One claim that supporters of a conspiracy often make is that the president and Governor Connally couldn’t have each sustained their respective wounds due to a lone gunman shooting from the sixth floor of the Depository absent some sort of “magic bullet.” But computer modeling has allowed the timing and trajectory of Oswald’s shots to be precisely matched to the positions and reactions of the president and the governor based on a frame-by-frame analysis of the footage of the assassination. This analysis confirms that the wounds to the president and the governor resulted from three shots fired from the sixth floor of the Depository, and that those shots were fired over the course of about eight seconds, not unreasonable given Oswald’s marksmanship record from his military training.

Even when faced with all of the evidence, conspiracy theorists still argue that Oswald was nothing more than a hired gun, and that Oswald was sent to assassinate the president by a larger, more powerful group of interests. But the timeline of events suggests that a conspiracy simply wasn’t feasible. Oswald initially applied for his job at the Depository on October 15th, 1963. This application took place more than a month before the presidential motorcade route had even been determined. The Depository had the option of placing Oswald at one of two of its locations, the other of which would not have given Oswald access to the presidential motorcade. Oswald’s decision to apply for a job at the Depository came on the heels of several rejections from other employers in Texas in early October of 1963. Had one of those employers hired Oswald, he would not have had the opportunity to be anywhere near Dealy Plaza that day.
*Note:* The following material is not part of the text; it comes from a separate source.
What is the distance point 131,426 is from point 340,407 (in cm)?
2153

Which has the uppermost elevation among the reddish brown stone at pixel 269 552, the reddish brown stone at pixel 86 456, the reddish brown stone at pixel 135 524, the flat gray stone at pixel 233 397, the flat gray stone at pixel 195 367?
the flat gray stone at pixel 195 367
Additionally, when Oswald was hired by the Depository, the decision as to which location he would work in – the building located near Dealy Plaza, or another several blocks away – was made by a supervisor named Roy Truly. Another man, who started work on the same day as Lee Harvey Oswald, was only sent to the second building away from Dealy Plaza because he showed up to work after Oswald.
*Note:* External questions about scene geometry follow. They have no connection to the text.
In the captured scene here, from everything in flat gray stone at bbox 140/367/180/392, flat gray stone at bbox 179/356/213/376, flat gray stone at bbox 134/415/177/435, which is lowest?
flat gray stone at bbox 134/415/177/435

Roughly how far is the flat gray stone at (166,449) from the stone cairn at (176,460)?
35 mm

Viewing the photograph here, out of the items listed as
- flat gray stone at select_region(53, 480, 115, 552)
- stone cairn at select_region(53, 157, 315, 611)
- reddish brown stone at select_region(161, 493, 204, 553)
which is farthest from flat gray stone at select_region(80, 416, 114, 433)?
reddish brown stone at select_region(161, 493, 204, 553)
The motorcade’s route was selected on November 18th. That means that any “conspirators” who recruited Oswald to kill the president had only three days to identify Oswald as a potential assassin with access to the motorcade and convince him to kill the president. Moreover, just two weeks before the assassination, Oswald stormed into FBI headquarters and left a note for Special Agent James Hosty — who had been assigned to the Oswalds after they emigrated from the Soviet Union — regarding purported FBI harassment of Oswald’s wife. This sort of act seems inconsistent with the behavior of a man plotting to kill the president, as it would threaten to increase scrutiny of Oswald instead of allowing him to fly under the radar.

The reality is that when the evidence is examined thoroughly, the facts point to the Warren Commission’s original finding that Oswald did indeed act alone when he assassinated President John F. Kennedy.

In an interview with ABC News in 2003, historian Robert Dallek insightfully identifies the likely reason why so many people still believe in a conspiracy:

I know that millions and millions of people in this country believe that there was a conspiracy because, I think, it’s very difficult for them to accept the idea that someone as inconsequential as Oswald could have killed someone as consequential as Kennedy.

The fact that a half-century later, so many cling to the belief that the president’s death was the result of a conspiracy involving actors of far greater significance than Oswald speaks to the inability of the public to wrap its arms around the notion that Oswald, a man of seemingly little consequence, could have changed the course of history so dramatically.